US Grenade Victim Back In Cambodia

A US national wounded in the 1997 grenade attack has returned to Cambodia, calling opposition leader Sam Rainsy’s decision to drop a lawsuit linking Prime Minis­ter Hun Sen to the violence “a very mature thing.”

Ron Abney, a staunch critic of Hun Sen and a former country dir­ec­tor for the US-backed Inter­na­tional Republican Institute, also de­fended his recent decision to drop a suit of his own against the premier.

“It’s a personal thing…I felt that the timing was right,” Abney said in a telephone interview Monday. “You can’t ever put behind you what happened that day. I still walk with a limp.”

Abney said Sam Rainsy’s decision had not compromised the op­position leader’s integrity, but he would not discuss the matter further.

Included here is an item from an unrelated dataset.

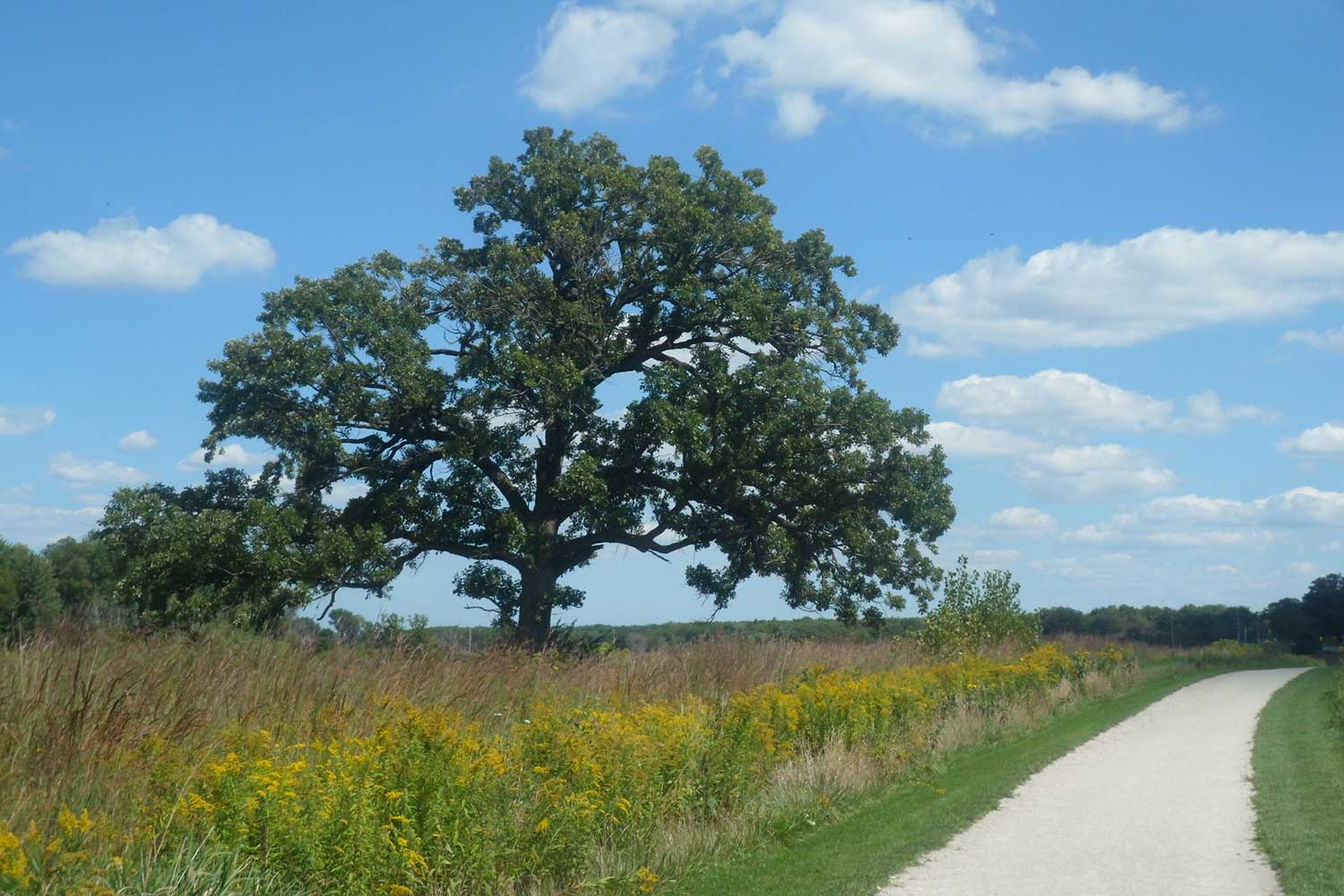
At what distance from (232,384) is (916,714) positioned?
18446 millimetres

“I would never comment on that. This guy is a hero in this country and a very close friend of mine,” Abney said. “I know what’s in his heart and it’s not selling out,” he add­ed.

Abney arrived in Cambodia on Sat­urday to work with the IRI, where he is a consultant on opposition party decentralization.

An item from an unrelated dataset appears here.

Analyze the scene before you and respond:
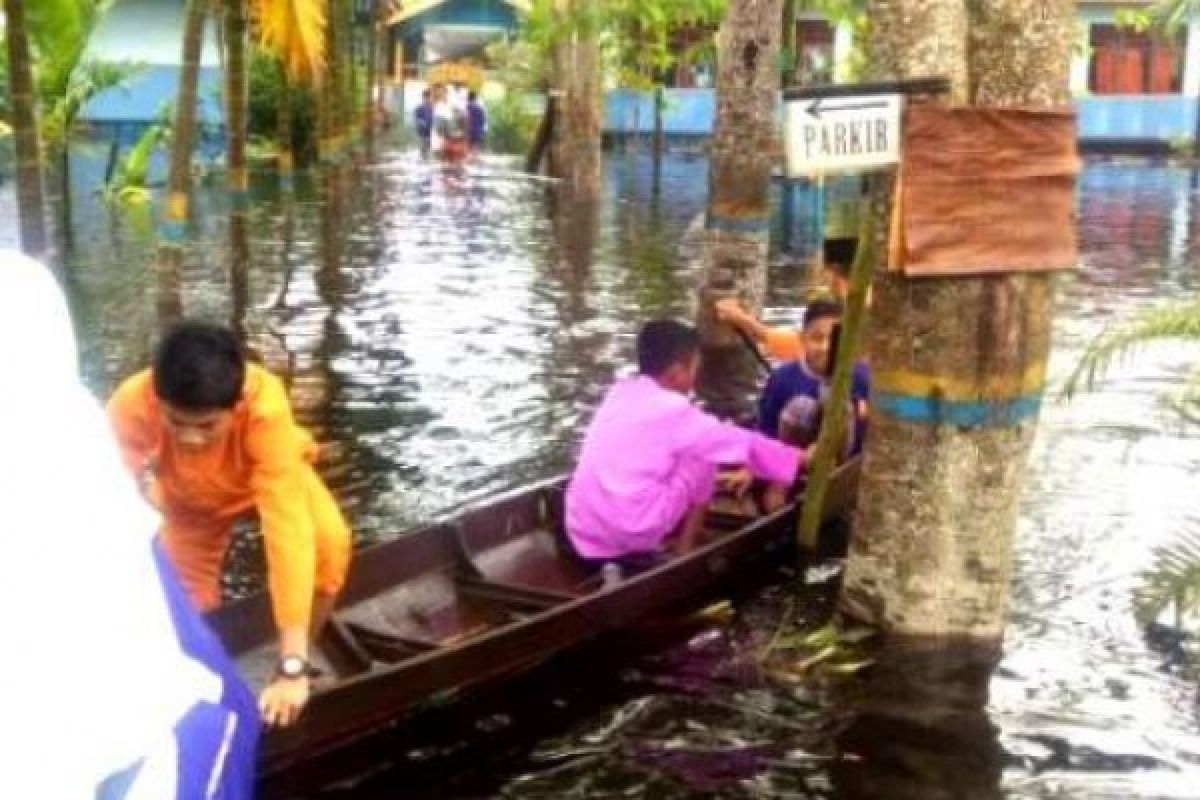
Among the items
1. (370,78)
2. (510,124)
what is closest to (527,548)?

Abney called decentralization “critical for Sam Rainsy in the [2008] election,” but would not go in­to detail or comment further on his consulting work. He said he planned to stay in Cam­bodia until the end of the month.

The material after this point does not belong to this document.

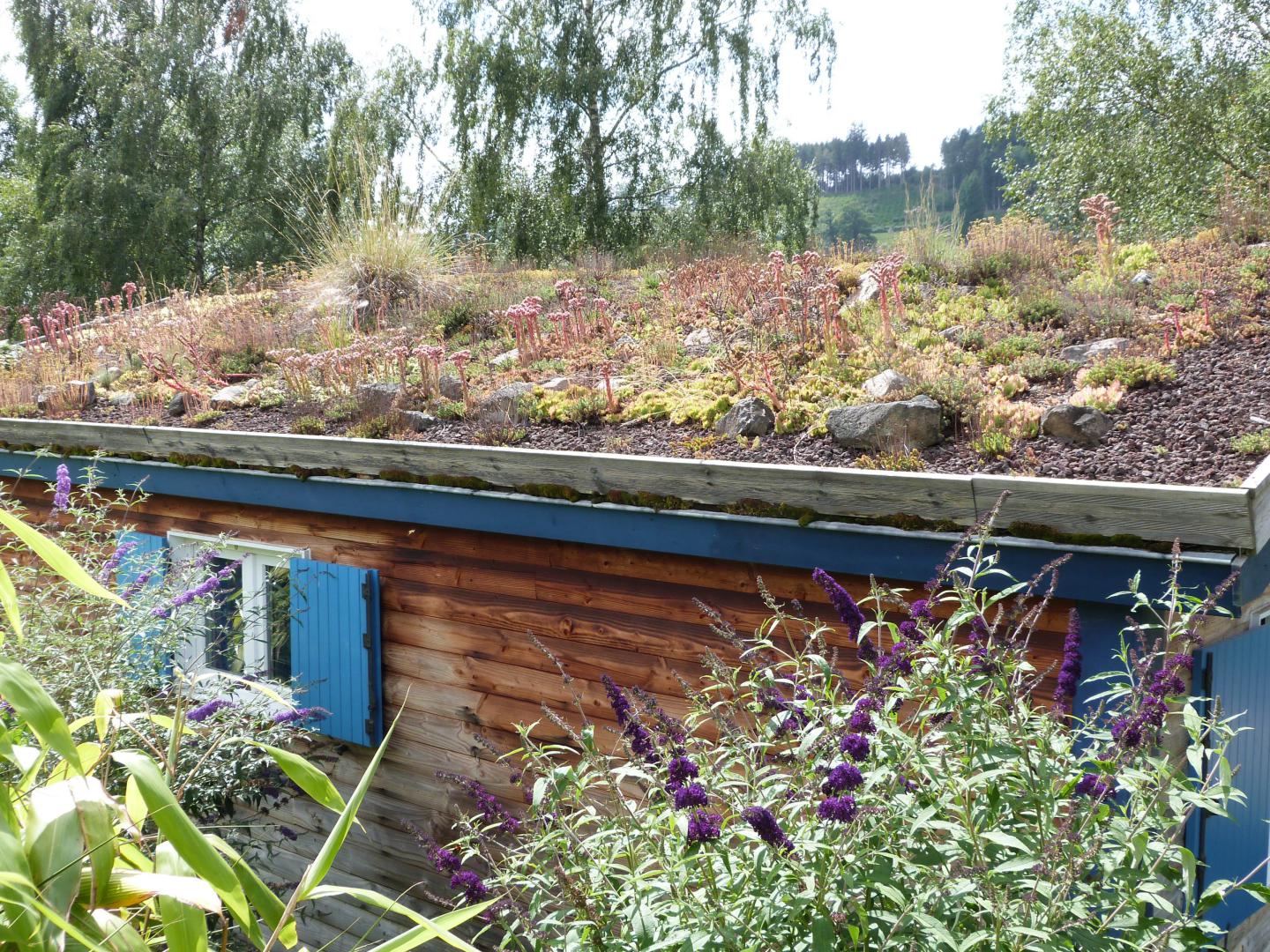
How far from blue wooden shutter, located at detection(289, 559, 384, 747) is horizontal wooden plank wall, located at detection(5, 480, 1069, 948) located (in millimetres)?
117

In March 1997, Abney, then country director of IRI, was among the 120 people wounded when four grenades were thrown into a peaceful opposition demonstration in front of the National Assembly. More than a dozen people were killed. No one has ever been brought to justice for the attack.

In September, while Hun Sen was in the US to address the UN General Assembly, Abney, Sam Rain­sy and two others filed a lawsuit in a federal court in New York, linking the grenade attack to the prime minister and his bodyguard unit.

Abney told friends and colleagues in an e-mail last week that he had dropped the suit in part be­cause he wanted to help protect op­position officials and rights workers, given the current political climate.